One of the first rules for writing words of mouth
is: eschew lists. Audiences glaze over at litanies of details and numbers,
especially numbers. They can't absorb them. A reader can skip over a paragraph
full of numbers or descriptive details, then come back to it if necessary. The
viewer of a video or the listener to a speech cannot. In speeches and videos, audiences
want broad brush strokes: images, few words, fewer numbers.
So what does the writer do with numbers and laundry
lists? Here are a few suggestions:
- Eliminate them all. Write a first draft with no numbers and no lists. You
can always go back and add a number here or a detail there, if clarity demands it.

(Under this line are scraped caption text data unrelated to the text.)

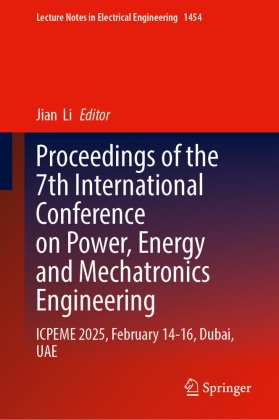 Jian Li - Proceedings of the 7th International Conference on Power, Energy and Mechatronics Engineering - ICPEME 2025, February 14-16, Dubai, UAE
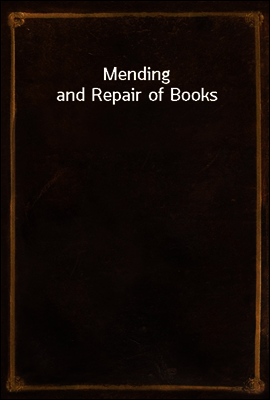 Mending and Repair of Books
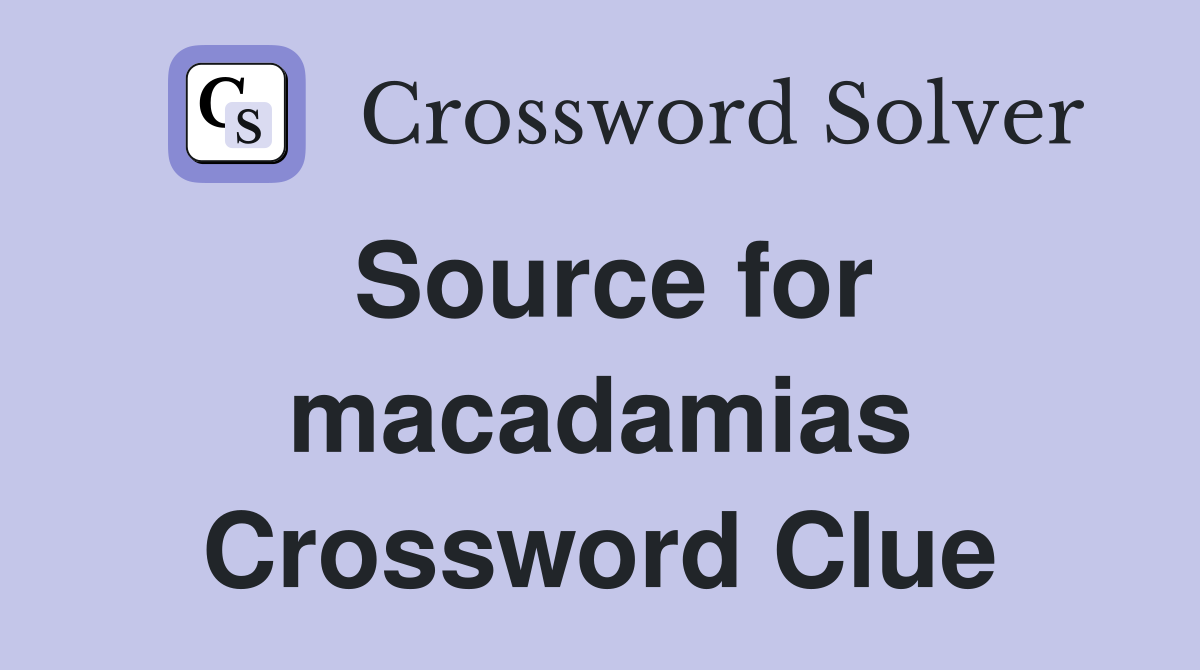 Source for macadamias Crossword Clue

- Choose for impact. Some numbers ("Our employees package and ship more
than two million items each month") are more dramatic than others ("The
computer system tracks the inventory of 243,000 items assigned locations along 76,700
linear feet of storage racks"). Some short lists are interesting ("Our
Northwest facility ships items ranging from power tools and toy animals to steel beams and
fresh flowers"); others are not ("In the lower bins are nuts, bolts,
washers, clips and other types of fasteners"). Use the ones that add
impact, insight, contrast or humor, and use them sparingly.
Convert numbers to
their Common Human Denominator. Some numbers that
are dull or overwhelming in one form are more interesting or comprehensible in another:
"The storage racks in this facility
rise to the height
of seventy-six feet."
vs.
"These storage racks are more than
seven stories tall."
"This Colorado facility encloses
872,660 square feet
of floor space."
vs.
"Here in Colorado we have more than 20
acres
of storage under one roof."
In both examples, the numbers are more accessible when converted to a "common human
denominator"--a form that most people can better understand and visualize.
- Convert numbers and details into
images. Often it is not the numbers or the
laundry lists themselves that are necessary to the speech or the script; it is what the
numbers or laundry lists say about the central message. When that is true,
converting figures and details into images usually achieves the objective more
effectively.
"Total corporate storage space is 67
million square feet."
becomes
"Together, our warehouses have enough
floor space
to accommodate 399
modern aircraft carriers."
"This facility is more than 600 yards
long and covers
more than 775,000
square feet."
becomes
"This facility is longer than
the Queen Mary and
covers more area than
the Rose Bowl."
A laundry list of products or parts becomes, in a video, a briskly paced montage without
the narrator naming everything we're seeing.
What do you do with all those scrubbed facts and
subtracted figures? Don't waste them. Suggest that the client print them in a
handout to accompany the speech or the video, for those who want to know more.